Maria Aparecida(foto: Arquivo pessoal)
Novo olhar Orientadora da pesquisa, a professora do Programa de Pós-graduação em Psicologia Escolar e do Desenvolvimento da UnB Isabelle Chariglione acredita que é preocupante, em um país em que a maioria da população é negra, não ter pesquisas que se voltem para esse grupo. "Com esse levantamento, a gente pode ouvir a história dessas mulheres e identificar as ações que devem ser feitas. A pesquisa é uma oportunidade de trazer um novo olhar, de maneira diferenciada, para falar sobre as condições de vida na nossa capital", observa. Doutora em psicologia e especialista em gerontologia pela Sociedade Brasileira de Geriatria e Gerontologia, Isabelle destaca que é de "suma importância debater esse tema porque o envelhecimento é tratado de maneira heteronormativa, do homem branco europeu. Mas o que a gente observa no cotidiano é diferente".

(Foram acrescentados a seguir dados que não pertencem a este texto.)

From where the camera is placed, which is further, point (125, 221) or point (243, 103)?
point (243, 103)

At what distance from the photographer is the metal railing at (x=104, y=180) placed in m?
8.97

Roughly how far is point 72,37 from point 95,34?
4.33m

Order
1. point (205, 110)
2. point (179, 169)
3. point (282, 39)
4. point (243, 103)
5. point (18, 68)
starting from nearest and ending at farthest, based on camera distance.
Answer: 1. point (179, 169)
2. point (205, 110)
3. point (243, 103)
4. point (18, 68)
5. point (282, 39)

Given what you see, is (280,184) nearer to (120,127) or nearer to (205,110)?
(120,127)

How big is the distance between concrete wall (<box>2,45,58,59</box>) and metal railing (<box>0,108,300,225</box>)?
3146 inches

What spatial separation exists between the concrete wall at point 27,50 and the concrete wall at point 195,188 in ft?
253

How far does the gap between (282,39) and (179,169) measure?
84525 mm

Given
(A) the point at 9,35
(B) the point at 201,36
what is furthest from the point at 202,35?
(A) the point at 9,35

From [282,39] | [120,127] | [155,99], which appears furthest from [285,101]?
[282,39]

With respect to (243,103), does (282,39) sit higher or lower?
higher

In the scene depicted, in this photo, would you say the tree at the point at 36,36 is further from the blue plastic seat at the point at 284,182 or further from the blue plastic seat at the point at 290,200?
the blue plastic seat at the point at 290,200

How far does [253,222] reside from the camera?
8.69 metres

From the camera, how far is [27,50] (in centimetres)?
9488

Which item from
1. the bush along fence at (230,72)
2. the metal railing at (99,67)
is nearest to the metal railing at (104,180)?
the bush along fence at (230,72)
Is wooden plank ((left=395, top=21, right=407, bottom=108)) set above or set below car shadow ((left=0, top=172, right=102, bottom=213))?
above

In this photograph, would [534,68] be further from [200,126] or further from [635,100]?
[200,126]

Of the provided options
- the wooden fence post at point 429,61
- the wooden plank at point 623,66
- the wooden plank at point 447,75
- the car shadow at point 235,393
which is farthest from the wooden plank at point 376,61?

As entrevistas começam nos próximos dias (saiba mais em Participe) e coincide com o mês da Consciência Negra, período dedicado à reflexão e debates sobre formas de se erradicar o racismo. "Na próxima semana, começamos a entrevistar as pessoas. Iremos ouvir essas mulheres nos locais que elas preferirem, em uma entrevista que deve durar 1h30. A expectativa é que, até março, os dados estejam consolidados", adianta.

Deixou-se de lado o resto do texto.